- Opening Delimiter -

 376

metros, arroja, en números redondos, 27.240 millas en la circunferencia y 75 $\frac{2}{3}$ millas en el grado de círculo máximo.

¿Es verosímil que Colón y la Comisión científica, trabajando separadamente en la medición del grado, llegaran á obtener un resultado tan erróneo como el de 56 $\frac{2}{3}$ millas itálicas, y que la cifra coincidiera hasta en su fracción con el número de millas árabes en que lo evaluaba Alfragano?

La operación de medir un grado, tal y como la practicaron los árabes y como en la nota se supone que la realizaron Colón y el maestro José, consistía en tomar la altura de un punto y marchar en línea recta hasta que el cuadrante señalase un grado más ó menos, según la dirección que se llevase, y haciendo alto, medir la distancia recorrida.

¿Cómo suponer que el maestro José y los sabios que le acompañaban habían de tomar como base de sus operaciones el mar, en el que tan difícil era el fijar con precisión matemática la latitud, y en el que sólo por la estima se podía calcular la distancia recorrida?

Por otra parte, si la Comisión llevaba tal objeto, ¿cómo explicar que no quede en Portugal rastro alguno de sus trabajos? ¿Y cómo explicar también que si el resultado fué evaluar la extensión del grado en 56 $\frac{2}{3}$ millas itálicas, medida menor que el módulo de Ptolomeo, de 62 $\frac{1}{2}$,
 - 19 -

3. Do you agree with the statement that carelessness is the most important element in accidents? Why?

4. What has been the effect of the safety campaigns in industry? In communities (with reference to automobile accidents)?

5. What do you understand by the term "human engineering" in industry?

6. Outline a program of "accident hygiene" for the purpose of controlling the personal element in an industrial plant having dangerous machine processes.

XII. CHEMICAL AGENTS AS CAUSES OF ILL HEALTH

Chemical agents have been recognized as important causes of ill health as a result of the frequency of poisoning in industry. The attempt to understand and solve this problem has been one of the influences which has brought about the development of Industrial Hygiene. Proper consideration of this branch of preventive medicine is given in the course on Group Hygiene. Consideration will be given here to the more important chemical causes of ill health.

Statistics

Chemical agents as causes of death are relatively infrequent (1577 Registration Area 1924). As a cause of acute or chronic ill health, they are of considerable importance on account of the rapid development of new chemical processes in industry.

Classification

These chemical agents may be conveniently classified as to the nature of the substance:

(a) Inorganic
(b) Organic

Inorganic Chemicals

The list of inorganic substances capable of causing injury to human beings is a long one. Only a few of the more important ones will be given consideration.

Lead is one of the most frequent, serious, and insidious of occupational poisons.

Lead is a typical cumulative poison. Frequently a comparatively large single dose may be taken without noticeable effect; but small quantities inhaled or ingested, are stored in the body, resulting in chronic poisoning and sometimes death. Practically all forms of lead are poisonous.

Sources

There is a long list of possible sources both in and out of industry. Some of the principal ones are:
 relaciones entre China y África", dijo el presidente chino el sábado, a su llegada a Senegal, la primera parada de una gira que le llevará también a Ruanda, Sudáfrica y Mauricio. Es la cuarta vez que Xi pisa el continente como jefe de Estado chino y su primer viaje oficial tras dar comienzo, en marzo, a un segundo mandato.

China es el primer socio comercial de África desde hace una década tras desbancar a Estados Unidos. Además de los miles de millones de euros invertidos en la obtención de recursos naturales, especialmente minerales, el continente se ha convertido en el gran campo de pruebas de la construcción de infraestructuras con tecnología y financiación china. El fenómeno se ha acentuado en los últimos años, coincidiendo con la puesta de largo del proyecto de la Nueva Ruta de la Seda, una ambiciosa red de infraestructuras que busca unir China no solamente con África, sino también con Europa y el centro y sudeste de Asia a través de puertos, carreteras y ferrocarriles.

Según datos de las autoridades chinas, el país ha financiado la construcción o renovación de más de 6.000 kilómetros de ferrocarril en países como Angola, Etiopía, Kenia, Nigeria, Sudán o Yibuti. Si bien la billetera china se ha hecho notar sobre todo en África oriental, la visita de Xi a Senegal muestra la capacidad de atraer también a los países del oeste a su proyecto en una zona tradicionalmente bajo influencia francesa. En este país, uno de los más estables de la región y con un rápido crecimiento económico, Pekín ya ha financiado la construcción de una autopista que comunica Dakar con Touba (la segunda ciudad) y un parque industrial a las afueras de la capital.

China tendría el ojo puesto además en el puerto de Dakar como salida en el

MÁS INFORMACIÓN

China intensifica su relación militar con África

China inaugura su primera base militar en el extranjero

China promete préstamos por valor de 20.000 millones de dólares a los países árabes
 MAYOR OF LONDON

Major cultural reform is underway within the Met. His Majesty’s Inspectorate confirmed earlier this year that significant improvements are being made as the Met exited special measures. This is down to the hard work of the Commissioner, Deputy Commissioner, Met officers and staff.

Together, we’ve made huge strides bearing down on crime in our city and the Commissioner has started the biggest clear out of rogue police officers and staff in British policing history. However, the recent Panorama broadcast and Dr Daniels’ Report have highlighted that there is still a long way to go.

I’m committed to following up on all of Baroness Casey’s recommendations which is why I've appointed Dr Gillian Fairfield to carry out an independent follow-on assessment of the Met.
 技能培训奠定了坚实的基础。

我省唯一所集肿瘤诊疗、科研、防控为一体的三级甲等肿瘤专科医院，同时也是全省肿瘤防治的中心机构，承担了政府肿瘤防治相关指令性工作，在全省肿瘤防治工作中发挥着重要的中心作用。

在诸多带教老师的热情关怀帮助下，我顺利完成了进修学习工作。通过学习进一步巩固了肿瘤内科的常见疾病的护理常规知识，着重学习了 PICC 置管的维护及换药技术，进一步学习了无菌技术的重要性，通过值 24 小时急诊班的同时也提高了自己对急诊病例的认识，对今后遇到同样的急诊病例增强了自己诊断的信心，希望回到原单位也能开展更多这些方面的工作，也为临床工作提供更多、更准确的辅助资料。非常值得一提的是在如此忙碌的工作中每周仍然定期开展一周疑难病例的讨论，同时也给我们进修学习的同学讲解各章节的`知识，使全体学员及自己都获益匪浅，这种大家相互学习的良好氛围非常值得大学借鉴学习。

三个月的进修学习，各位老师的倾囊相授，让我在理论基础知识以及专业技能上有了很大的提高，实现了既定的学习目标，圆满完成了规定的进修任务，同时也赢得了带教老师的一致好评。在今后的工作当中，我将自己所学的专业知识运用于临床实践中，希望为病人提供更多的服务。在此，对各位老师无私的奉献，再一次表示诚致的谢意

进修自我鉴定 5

- Closing Delimiter -

◆ What is being asked
Please quote nothing but the lines from the line with "三个月的进修学习，各位老师的" through the end of the data above, exactly as written, ends included.

◆ Exercise solution
三个月的进修学习，各位老师的倾囊相授，让我在理论基础知识以及专业技能上有了很大的提高，实现了既定的学习目标，圆满完成了规定的进修任务，同时也赢得了带教老师的一致好评。在今后的工作当中，我将自己所学的专业知识运用于临床实践中，希望为病人提供更多的服务。在此，对各位老师无私的奉献，再一次表示诚致的谢意

进修自我鉴定 5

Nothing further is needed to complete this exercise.